Graham’s answer: “I don’t email. No, you can have every email I’ve ever sent. I’ve never sent one.”
He added: “I don’t know what that makes me.”
John McCain had said something similar to Andrea Mitchell a few days earlier. It’s worth noting, too, that Senators do not fall under the same disclosure rules as the executive branch. The Federal Records Act does not apply to them, nor to members of the House, or to governors either, although the latter may have disclosure laws at the state level with which to comply.
This could be a case of an older generation rejecting technology — remember that insinuation during the 2008 campaign, when the media anointed Barack Obama the hip candidate of youth for his familiarity with social media? Dave Weigel followed up with Graham in New Hampshire, who said that social media and e-mail becomes a replacement for personal interaction:
“What I do, basically, is that I’ve got iPads, and I play around,” Graham explained. “But I don’t e-mail. I’ve tried not to have a system where I can just say the first dumb thing that comes to my mind. I’ve always been concerned. I can get texts, and I call you back, if I want. I get a text, and I respond not by sending you a text, but calling you if I think what you asked is worthy enough for me calling you. I’m not being arrogant, but I’m trying to jealously guard myself in terms of being able to think through problems and not engage in chat all day. I’ve had a chance to kind of carve out some time for myself not responding to every 15-second crisis.”

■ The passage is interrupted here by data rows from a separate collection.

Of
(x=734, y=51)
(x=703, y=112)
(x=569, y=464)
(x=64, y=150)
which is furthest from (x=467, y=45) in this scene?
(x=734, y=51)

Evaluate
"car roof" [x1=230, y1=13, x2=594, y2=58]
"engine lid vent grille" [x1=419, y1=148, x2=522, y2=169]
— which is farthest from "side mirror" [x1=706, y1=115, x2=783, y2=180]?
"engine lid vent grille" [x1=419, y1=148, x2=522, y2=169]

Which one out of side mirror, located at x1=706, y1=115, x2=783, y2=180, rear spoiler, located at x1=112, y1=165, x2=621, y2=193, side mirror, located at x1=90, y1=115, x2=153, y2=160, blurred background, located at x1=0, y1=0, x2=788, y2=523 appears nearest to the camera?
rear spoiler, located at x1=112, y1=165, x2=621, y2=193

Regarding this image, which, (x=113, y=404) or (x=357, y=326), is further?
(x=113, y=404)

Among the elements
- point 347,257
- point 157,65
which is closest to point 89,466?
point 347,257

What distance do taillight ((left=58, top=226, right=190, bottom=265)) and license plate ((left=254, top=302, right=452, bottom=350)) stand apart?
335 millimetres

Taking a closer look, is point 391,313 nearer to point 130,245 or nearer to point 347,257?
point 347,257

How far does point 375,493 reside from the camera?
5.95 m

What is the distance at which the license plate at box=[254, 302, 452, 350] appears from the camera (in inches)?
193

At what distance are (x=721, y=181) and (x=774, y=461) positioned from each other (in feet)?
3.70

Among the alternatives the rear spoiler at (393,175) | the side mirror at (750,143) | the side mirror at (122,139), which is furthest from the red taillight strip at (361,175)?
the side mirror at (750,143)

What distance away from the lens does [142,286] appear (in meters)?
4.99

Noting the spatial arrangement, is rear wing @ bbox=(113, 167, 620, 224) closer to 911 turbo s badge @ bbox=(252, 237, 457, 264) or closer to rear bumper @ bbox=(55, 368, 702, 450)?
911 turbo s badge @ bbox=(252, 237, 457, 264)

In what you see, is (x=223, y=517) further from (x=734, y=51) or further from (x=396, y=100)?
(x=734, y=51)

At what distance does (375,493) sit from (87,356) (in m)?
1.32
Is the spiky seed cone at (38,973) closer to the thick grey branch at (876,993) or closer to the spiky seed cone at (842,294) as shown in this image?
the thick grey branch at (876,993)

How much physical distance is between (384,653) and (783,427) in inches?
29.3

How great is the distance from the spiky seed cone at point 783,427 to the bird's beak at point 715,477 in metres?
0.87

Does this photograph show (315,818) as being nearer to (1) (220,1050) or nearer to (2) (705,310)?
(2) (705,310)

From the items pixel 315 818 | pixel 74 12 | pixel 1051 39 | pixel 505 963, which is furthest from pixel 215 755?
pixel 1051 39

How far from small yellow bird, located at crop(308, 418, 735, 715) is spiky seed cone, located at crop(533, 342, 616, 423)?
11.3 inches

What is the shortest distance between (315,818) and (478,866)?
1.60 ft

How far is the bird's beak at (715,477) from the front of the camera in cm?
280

That sounds just … sane, doesn’t it? If the Beltway-Big Apple media had that mentality, they might not have embarrassed themselves over Scott Walker the past couple of weeks. Graham essentially gives us a formula for perspective, rather than knee-jerk responses dictated by outside stimuli. And that would work great for someone at or near the top of the food chain, who has staffers with e-mails and Twitter accounts. For the rest of us, though … enlightenment remains a distant goal.
Besides, Hillary Clinton clearly wanted to use e-mail as Secretary of State, even going to the expense and trouble of setting up her own homebrew server. She just didn’t want to obey the law and provide the transparency that her position requires.
Graham makes another good point in this interview about Hillary Clinton:
The South Carolina senator said that the email issue raises important questions about Clinton’s communications. “Did she communicate on behalf of The Clinton Foundation as Secretary of State?” he asked.
Ron Fournier also connects the dots for National Journal:
Under fire, Bill Clinton said his namesake charity has “done a lot more good than harm”—hardly a ringing endorsement. One of his longest-serving advisers, a person who had worked directly for the foundation, told me the “longtime whispers of pay-to-play are going to become shouts.”
This person, a Clinton loyalist and credible source, has no evidence of wrongdoing but said the media’s suspicions are warranted. “The emails are a related but secondary scandal,” the source said. “Follow the foundation money.”
Is the foundation clean? Is it corrupt? Or is the truth in the muddy middle, where we so often find the Clintons? Due to the fact that Hillary Clinton chose to skirt federal regulations and house her State Department emails on an off-the-books server, even the most loyal Democrat can’t honestly answer those questions without an independent vetting of her electronic correspondence.
Without those emails, we may never be able to follow the money. Could that be why she hasn’t coughed up the server?
Oh, I’m pretty sure the server has already been Lernerized. Fournier and Graham may be right about what Hillary really fears about exposure being related to the Clinton Foundation rather than Benghazi, or perhaps both. That may well be why Hillary maintained seven or more separate e-mails through the Clintonemail.com server. The odds of us finding evidence of that would be somewhat similar to the world giving up e-mail for closer personal contact, though.